Smartsheet allows up to 50 conditional formatting rules per sheet. In practice, most effective sheets use 5-10 well-chosen rules. More than that tends to create visual complexity that slows comprehension rather than improving it.
Does conditional formatting work in Smartsheet reports?
No — conditional formatting is applied at the sheet level and does not carry through to reports or dashboards. Reports pull raw data. If you need visual formatting in a report view, you’ll need to build it through other means such as custom column formatting at the source sheet level.
Can I copy conditional formatting rules from one sheet to another?
Not directly through a copy-paste function. The recommended approach is to create a template from your formatted sheet (File → Save as Template → include conditional formatting) and use that template as the base for future sheets.
Conclusion
Conditional formatting in Smartsheet is one of the highest-leverage features you can implement — and one of the most underused.
A handful of well-built rules transforms a flat data grid into a living dashboard. Overdue tasks surface themselves. Completed work fades into the background. High-priority rows jump out before a meeting even starts. Your team spends less time scanning and more time doing.

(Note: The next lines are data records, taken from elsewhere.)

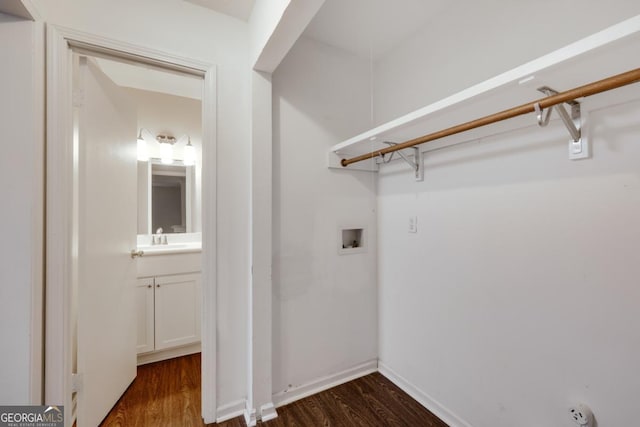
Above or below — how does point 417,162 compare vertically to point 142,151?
below

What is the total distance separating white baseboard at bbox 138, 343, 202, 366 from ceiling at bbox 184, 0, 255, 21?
2.65 metres

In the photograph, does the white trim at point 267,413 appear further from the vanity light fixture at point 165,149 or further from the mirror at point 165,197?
the vanity light fixture at point 165,149

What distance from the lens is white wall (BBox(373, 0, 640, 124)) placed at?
1.08m

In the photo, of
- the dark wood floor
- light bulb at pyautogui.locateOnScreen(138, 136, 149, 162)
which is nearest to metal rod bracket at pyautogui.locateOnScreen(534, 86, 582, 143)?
the dark wood floor

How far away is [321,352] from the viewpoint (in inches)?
73.6

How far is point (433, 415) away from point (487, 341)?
66 cm

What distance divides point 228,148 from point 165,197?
1.53 m

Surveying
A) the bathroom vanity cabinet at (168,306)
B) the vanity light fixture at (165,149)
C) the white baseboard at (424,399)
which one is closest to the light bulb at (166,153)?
the vanity light fixture at (165,149)

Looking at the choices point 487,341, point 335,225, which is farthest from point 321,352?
point 487,341

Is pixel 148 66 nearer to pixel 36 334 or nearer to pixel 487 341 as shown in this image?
pixel 36 334

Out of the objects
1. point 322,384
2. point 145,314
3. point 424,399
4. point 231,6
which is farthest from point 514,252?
point 145,314

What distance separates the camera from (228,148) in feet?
5.21

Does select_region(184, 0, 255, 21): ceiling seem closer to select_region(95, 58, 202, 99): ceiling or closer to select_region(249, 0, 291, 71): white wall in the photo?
select_region(249, 0, 291, 71): white wall

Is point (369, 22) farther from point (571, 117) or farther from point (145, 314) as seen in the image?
point (145, 314)
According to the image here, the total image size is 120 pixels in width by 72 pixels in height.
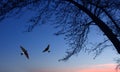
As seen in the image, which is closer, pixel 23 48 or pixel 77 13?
pixel 23 48

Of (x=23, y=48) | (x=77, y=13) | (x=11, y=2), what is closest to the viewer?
(x=23, y=48)

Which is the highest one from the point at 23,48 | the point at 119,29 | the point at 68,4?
the point at 68,4

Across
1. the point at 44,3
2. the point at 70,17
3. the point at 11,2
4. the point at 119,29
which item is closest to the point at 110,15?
the point at 119,29

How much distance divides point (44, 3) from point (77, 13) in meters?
1.44

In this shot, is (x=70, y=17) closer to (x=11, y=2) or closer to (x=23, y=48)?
(x=11, y=2)

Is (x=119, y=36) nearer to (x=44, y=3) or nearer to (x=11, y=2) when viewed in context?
(x=44, y=3)

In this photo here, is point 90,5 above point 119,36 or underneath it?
above

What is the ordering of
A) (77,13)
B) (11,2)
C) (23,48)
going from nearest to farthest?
(23,48)
(11,2)
(77,13)

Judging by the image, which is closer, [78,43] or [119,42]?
[119,42]

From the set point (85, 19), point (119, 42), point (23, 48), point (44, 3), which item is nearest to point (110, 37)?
point (119, 42)

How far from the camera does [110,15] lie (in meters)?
14.0

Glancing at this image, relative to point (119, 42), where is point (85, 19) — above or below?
above

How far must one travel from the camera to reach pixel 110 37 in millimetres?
13336

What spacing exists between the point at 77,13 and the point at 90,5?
24.4 inches
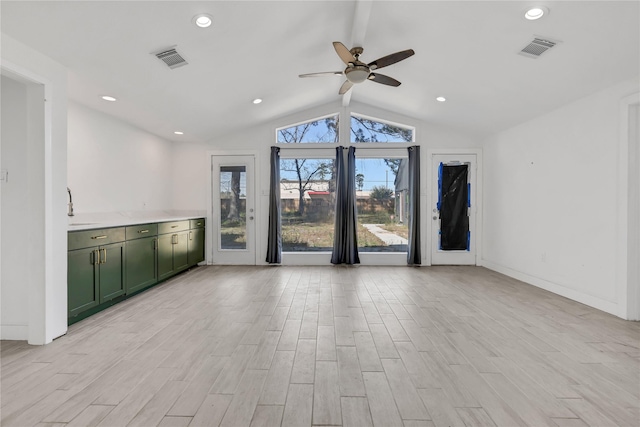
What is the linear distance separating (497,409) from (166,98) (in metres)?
4.50

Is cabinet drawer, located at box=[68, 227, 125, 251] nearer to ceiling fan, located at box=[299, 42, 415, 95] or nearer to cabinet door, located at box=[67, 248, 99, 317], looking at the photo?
cabinet door, located at box=[67, 248, 99, 317]

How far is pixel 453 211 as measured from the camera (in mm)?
6180

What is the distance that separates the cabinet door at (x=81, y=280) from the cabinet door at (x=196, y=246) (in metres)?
2.30

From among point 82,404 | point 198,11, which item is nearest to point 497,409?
point 82,404

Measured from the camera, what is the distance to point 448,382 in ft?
6.72

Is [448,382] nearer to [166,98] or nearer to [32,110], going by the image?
[32,110]

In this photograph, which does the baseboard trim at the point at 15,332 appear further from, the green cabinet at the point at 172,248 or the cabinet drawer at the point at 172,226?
the cabinet drawer at the point at 172,226

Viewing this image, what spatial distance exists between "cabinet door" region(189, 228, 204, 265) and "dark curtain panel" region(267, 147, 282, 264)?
4.07 feet

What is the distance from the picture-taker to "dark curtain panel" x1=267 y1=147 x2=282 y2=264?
6074 mm

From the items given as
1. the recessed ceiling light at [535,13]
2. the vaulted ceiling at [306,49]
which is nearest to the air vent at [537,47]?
the vaulted ceiling at [306,49]

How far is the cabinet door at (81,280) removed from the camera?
9.76ft

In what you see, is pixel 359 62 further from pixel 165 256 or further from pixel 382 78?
pixel 165 256

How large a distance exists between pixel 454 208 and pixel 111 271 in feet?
18.3

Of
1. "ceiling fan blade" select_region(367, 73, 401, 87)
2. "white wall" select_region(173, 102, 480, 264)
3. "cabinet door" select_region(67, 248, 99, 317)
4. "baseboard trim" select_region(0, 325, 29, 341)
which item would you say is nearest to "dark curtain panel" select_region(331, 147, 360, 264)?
"white wall" select_region(173, 102, 480, 264)
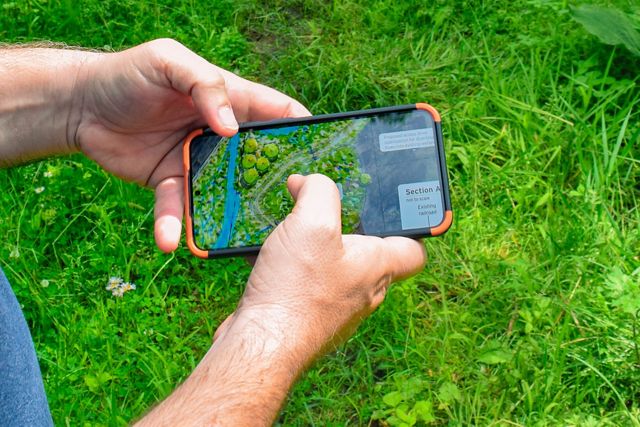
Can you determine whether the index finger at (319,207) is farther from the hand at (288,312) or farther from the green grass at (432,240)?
the green grass at (432,240)

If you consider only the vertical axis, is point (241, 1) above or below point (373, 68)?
above

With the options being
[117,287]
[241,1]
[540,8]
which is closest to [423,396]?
[117,287]

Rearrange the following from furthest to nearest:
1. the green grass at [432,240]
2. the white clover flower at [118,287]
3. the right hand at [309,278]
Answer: the white clover flower at [118,287] < the green grass at [432,240] < the right hand at [309,278]

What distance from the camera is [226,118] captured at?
1885 millimetres

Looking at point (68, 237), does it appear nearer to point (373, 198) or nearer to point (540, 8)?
point (373, 198)

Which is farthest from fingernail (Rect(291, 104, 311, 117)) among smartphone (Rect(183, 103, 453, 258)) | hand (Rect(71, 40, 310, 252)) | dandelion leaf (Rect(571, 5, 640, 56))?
dandelion leaf (Rect(571, 5, 640, 56))

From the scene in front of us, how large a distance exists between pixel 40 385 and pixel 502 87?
210 cm

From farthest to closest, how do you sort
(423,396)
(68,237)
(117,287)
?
(68,237), (117,287), (423,396)

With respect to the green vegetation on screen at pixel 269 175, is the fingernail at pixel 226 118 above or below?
above

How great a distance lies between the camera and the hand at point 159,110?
190 centimetres

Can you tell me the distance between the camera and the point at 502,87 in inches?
115

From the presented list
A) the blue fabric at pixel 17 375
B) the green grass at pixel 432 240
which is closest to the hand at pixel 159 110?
the blue fabric at pixel 17 375

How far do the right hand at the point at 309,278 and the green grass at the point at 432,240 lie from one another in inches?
25.9

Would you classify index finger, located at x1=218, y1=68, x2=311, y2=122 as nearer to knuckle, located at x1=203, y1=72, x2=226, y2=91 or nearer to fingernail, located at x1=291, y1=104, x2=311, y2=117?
fingernail, located at x1=291, y1=104, x2=311, y2=117
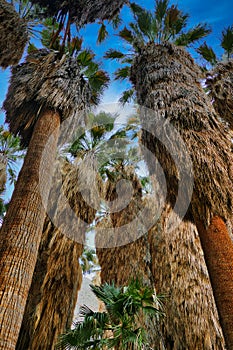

The setup takes less than 10 minutes. The time saved compounds every single day after.
Start with the five rules from the “Practical Rules Worth Stealing” section. Get comfortable with the interface. Then build formula-based conditions once you need more nuance. Save everything as a template so the next project starts formatted and ready.
That’s how you turn Smartsheet from a tracking tool into a decision-making engine.